(Written task 1) Format everything in the rows, from the line containing "What is the" down to the last row, as a numbered list, leaving out blank lines.

(Provided passage)
# Learning Differential equations, week 2 level material

Tags:
1. Oct 1, 2015

### SYoungblood

1. The problem statement, all variables and given/known data

Find the general solution to the equation.

2. Relevant equations
(dy/dx) - y - e^3x=0

3. The attempt at a solution

I rewrote this as dy/dx - y = e^3x

This is a linear first order ODE, in the form dy/dx + P(x)y = f(x)

P(x) = 1; f(x) = e^3x

The integrating factor = e^(integral)P(x) dx = e^(integral) 1* dx = e^x

Set the LHS equal to the integrating factor, e^x * y, and multiply the RHS by the integrating factor e^x)

d/dx (ye^x) = e^x e^3x

(integral) d/dx (ye^x) =(integral) e^(3x^2) dx

On the LHS, the integral and d/dx cancel out, but I am getting a ridiculously complicated integral that I just know isn't right on the RHS, and I am not sure where I went astray.

SY

2. Oct 1, 2015

### HallsofIvy

Staff Emeritus
$e^xe^{3x}= e^{4x}$, NOT $e^{3x^2}$.

3. Oct 1, 2015

### Staff: Mentor

Please use parentheses where needed. e^3x would normally be interpreted as $e^3 \cdot x$. In your first equation above, you have parentheses around dy/dx, where they aren't needed, but don't have them around the exponent 3x, where they are needed.

BTW, I changed the thread title to say "... week 2 level material". I think that's what you intended.

4. Oct 1, 2015

### SYoungblood

will do, thank you

5. Oct 1, 2015

### SYoungblood

Thank you, that is not the first silly mistake I will make, and will not be the last...

(Records for this exercise)
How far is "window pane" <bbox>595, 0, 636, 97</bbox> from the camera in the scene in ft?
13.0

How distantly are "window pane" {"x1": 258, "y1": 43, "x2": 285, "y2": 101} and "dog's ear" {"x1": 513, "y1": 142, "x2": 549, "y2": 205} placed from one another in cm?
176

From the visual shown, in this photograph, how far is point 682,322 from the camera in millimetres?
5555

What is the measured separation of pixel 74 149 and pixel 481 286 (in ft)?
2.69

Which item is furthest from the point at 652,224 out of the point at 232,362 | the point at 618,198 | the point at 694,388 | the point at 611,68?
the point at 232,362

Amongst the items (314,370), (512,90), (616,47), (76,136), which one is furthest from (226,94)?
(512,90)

(Written task 2) Write out the whole forum thread on the differential equation.

(Response 1)
1. What is the measured separation of pixel 74 149 and pixel 481 286 (in ft)?
2. 2.69
3. Which item is furthest from the point at 652,224 out of the point at 232,362 | the point at 618,198 | the point at 694,388 | the point at 611,68?
4. the point at 232,362
5. Amongst the items (314,370), (512,90), (616,47), (76,136), which one is furthest from (226,94)?
6. (512,90)

(Response 2)
# Learning Differential equations, week 2 level material

Tags:
1. Oct 1, 2015

### SYoungblood

1. The problem statement, all variables and given/known data

Find the general solution to the equation.

2. Relevant equations
(dy/dx) - y - e^3x=0

3. The attempt at a solution

I rewrote this as dy/dx - y = e^3x

This is a linear first order ODE, in the form dy/dx + P(x)y = f(x)

P(x) = 1; f(x) = e^3x

The integrating factor = e^(integral)P(x) dx = e^(integral) 1* dx = e^x

Set the LHS equal to the integrating factor, e^x * y, and multiply the RHS by the integrating factor e^x)

d/dx (ye^x) = e^x e^3x

(integral) d/dx (ye^x) =(integral) e^(3x^2) dx

On the LHS, the integral and d/dx cancel out, but I am getting a ridiculously complicated integral that I just know isn't right on the RHS, and I am not sure where I went astray.

SY

2. Oct 1, 2015

### HallsofIvy

Staff Emeritus
$e^xe^{3x}= e^{4x}$, NOT $e^{3x^2}$.

3. Oct 1, 2015

### Staff: Mentor

Please use parentheses where needed. e^3x would normally be interpreted as $e^3 \cdot x$. In your first equation above, you have parentheses around dy/dx, where they aren't needed, but don't have them around the exponent 3x, where they are needed.

BTW, I changed the thread title to say "... week 2 level material". I think that's what you intended.

4. Oct 1, 2015

### SYoungblood

will do, thank you

5. Oct 1, 2015

### SYoungblood

Thank you, that is not the first silly mistake I will make, and will not be the last...